I quattro confronti straregionali che infiammarono le ultime due stagioni nei dilettanti delle Fere. Sfide dove la rivalità si è fatta sentire, nonostante tutto

C’è un periodo della storia rossoverde che in un modo o nell’altro ha segnato lo spartiacque della storia della Ternana: sono le due stagioni vissute dalle Fere in quello che una volta si chiamava Campionato Nazionale Dilettanti e prima ancora Interregionale, oggi denominato serie D.

La Ternana vi aveva giocato a lungo in passato, ma quelle due stagioni lì, le ultime della storia ternana, fra il 1993 e il 1995, hanno un gusto strano, perchè i rossoverdi vi giunsero dopo un fallimento, al termine di quell’assurda stagione 1992-93, partita con una delle squadre più forti mai allestite e finita col game over societario a Marzo, mentre la squadra, ben diversa da quella estiva, boccheggiava in fondo alla classifica.

RICOMINCIARE DA ZERO. Di quel gruppo, resta il solo Claudio Canzian, che diventa il capitano della squadra.
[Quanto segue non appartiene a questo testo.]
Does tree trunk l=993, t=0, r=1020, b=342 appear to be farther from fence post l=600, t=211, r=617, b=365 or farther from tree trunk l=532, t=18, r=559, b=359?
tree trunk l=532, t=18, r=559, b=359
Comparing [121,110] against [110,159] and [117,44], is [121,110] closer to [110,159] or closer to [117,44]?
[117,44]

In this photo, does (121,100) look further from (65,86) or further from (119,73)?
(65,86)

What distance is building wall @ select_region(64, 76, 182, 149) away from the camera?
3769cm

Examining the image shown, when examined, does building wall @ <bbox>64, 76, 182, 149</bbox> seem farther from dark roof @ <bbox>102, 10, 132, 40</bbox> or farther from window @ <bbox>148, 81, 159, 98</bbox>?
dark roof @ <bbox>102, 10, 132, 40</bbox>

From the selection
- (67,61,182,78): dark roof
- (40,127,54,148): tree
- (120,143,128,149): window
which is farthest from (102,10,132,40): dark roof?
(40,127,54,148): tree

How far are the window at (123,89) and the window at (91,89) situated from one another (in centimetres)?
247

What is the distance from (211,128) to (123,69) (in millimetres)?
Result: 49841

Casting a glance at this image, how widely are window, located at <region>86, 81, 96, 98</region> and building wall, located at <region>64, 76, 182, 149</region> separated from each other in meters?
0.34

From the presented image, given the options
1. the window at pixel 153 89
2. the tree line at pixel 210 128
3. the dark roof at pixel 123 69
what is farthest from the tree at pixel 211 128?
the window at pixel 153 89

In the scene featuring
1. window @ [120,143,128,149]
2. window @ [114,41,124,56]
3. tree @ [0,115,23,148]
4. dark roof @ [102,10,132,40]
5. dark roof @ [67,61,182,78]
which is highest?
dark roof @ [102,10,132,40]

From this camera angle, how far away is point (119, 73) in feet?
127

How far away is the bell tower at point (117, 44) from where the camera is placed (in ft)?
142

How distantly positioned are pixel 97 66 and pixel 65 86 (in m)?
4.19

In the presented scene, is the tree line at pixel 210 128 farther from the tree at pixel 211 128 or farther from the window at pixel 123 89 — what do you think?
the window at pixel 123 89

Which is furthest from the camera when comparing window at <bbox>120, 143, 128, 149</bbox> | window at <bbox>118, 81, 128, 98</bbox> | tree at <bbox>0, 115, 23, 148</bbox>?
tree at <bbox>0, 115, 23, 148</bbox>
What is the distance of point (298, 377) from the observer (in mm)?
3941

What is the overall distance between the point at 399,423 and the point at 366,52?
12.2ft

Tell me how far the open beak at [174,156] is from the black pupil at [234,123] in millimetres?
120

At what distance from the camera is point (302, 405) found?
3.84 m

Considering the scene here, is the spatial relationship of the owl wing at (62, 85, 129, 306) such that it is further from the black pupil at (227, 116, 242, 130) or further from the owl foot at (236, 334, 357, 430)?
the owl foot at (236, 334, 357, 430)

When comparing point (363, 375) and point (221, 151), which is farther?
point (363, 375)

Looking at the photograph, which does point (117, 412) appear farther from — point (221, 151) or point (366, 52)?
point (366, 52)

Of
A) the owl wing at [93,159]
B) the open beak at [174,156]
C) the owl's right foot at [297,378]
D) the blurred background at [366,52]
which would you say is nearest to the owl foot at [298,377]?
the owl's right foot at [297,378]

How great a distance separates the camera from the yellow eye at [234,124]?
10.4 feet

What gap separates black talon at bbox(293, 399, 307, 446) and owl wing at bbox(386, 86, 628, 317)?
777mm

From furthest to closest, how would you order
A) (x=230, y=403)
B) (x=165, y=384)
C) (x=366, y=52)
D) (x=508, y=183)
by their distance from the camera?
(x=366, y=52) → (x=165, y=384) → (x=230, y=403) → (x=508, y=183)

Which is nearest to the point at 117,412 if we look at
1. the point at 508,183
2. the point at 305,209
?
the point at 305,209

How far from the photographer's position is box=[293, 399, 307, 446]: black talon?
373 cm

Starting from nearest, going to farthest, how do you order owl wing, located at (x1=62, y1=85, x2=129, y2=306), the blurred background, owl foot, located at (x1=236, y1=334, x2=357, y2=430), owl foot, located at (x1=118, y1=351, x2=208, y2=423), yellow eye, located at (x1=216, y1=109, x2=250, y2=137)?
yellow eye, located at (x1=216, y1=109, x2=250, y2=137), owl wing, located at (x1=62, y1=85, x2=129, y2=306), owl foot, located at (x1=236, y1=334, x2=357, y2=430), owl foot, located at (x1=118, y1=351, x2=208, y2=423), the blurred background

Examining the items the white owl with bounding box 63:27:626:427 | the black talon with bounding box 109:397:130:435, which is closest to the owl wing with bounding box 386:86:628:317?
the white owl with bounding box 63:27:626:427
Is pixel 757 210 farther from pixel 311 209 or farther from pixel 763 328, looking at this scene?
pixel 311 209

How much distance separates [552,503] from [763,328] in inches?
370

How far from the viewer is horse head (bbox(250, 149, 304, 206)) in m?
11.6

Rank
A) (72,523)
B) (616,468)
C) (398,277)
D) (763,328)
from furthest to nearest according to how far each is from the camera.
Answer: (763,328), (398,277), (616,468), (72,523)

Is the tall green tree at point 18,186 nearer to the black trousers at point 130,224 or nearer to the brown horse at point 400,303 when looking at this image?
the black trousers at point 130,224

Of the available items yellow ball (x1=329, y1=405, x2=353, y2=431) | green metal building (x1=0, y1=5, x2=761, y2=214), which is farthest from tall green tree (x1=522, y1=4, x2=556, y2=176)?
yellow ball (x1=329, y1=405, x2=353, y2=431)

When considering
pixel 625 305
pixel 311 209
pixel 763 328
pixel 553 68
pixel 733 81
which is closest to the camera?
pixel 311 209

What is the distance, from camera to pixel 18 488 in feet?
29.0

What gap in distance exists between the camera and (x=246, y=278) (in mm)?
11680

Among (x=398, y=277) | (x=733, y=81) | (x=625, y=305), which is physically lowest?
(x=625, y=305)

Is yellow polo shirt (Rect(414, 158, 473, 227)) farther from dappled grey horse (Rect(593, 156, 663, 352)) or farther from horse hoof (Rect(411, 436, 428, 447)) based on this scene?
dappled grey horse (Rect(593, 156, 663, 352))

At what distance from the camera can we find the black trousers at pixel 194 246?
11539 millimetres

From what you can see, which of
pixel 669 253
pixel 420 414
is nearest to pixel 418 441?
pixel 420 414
Claudio Tobia guida per il resto un gruppo rinnovato, con qualche vecchio cavallo di ritorno, come Borrello e Pocetta.  Il girone della Ternana nella stagione 1993-94 comprende squadre laziali, abruzzesi ed umbre. Fra queste, c’è la Pontevecchio, di Ponte San Giovanni, la maggiore frazione di Perugia.

Che sia il Perugia o qualcosa che in qualche modo gli somigli, il derby è sempre il derby e la rivalità è sempre la stessa.  E in più stavolta c’è un fattore curioso: la Pontevecchio infatti ha la maglia a strisce rossoverdi come la Ternana e come si usava allora, era la squadra di casa che per una forma di ospitalità, indossava la seconda divisa.  Così  quando il 19 marzo del 1993 la Pontevecchio sale al Liberati per il primo storico confronto fra le due formazioni, i tifosi delle Fere, non abituati a veder giocare una squadra diversa con i loro colori, ci mettono un po’ di tempo per capire quale fosse la squadra da tifare. Oltretutto, sulla panchina ponteggiana, c’è Serse Cosmi, perugino doc.

LE PRIME SFIDE La Ternana vince 3-1 in casa (Cozzella su rigore, Toti e Canzian rimontano il gol di Proietto), mentre il ritorno si gioca allo stadio Renato Curi. A metà del secondo tempocome si può vedere dalle immagini di TeleGalileo qui sotto, vanno in scena incidenti ‘indegni’ come nella peggior tradizione dei derby contro il Perugia, ma l’assurdo avviene in sala stampa. A quei tempi infatti, la società del Perugia era solita concedere un accredito per quell’area anche ai capi del tifo organizzato e così colleghi ternani e perugini finirono per trovarsi tifosi del Grifo con tanto di sciarpa al collo, che avevano sfruttato il pass di accesso anche per quella sfida, anche senza i biancorossi. La Ternana vince 2-1 in rimonta (Cozzella su rigore e Bardi rimontano il gol di Firli), in panchina c’era però Paolo Ammoniaci.

LE SECONDE SFIDE. L’anno dopo, l’andata al Liberati finisce 2-1 per le Fere (Bignone e Antonio Iannetti prima del gol dell’ex di Favorini). Si gioca anche in questo caso a maglie invertite, con curiosamente due tecnici della provincia di Perugia in panchina: il perugino Cosmi su quella della Pontevecchio, l’assisano Leonardo Acori su quella rossoverde.

Il ritorno, sempre al Curi, è anticipato al sabato: finisce 1-1 (gran gol di Francesco Clementini che pareggia la rete di Martinetti, sulla panchina delle Fere c’è Massimo Silva) con finale roventissimo, rossi per lo stesso Clementini e Vanni al 90′ e al fischio finale, gli ultras del Perugia, giunti a sostenere Martinetti e compagni, si fanno sentire rumorosamente, con il classici cori del derby ‘maggiore’.